*Data excerpt*:
·····

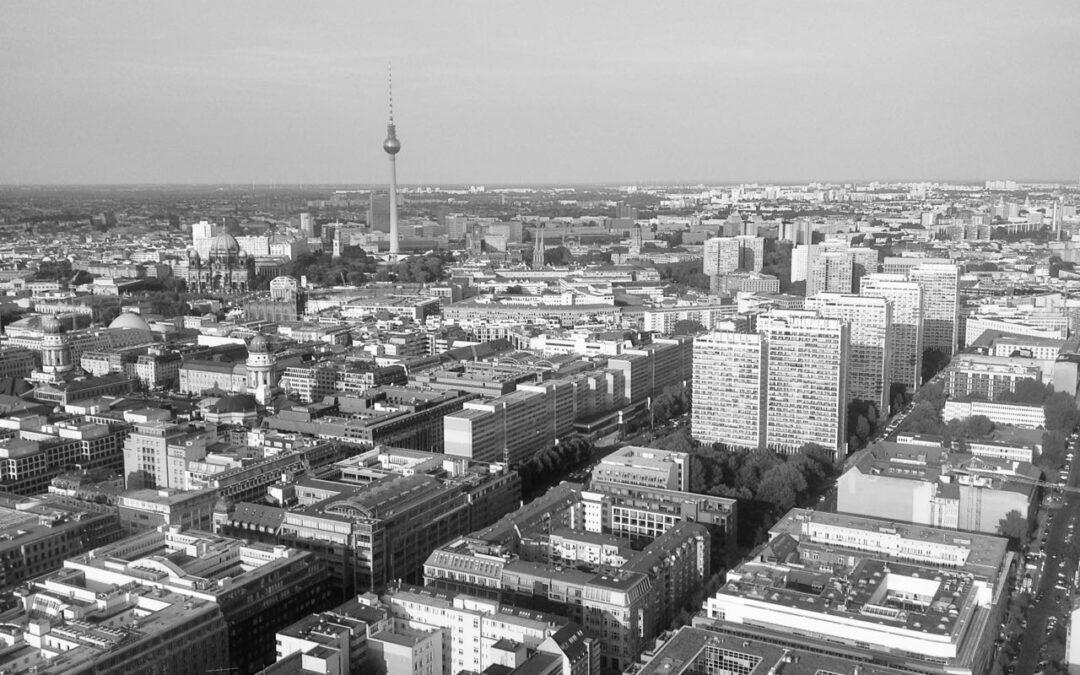 Kooperationsvereinbarung: Sozialverträgliche und bezahlbare Mieten
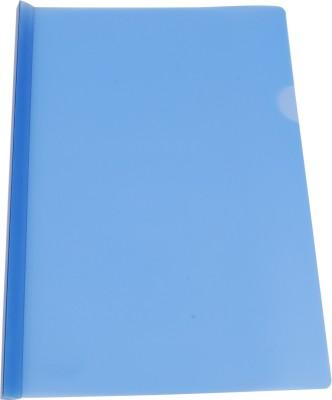 Dataking Polypropylene Stick File WIith Cross Line Imbossing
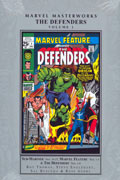 MMW DEFENDERS HC VOL 01
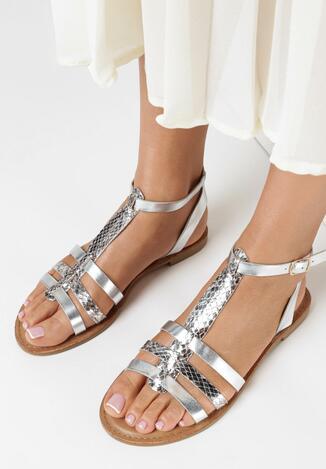 Srebrne Sandały Salorise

·····

*Brief*: Pictures aside, reproduce all of the material above without alteration.

*Solution to this task*:
 Kooperationsvereinbarung: Sozialverträgliche und bezahlbare Mieten
 Dataking Polypropylene Stick File WIith Cross Line Imbossing
 MMW DEFENDERS HC VOL 01
 Srebrne Sandały Salorise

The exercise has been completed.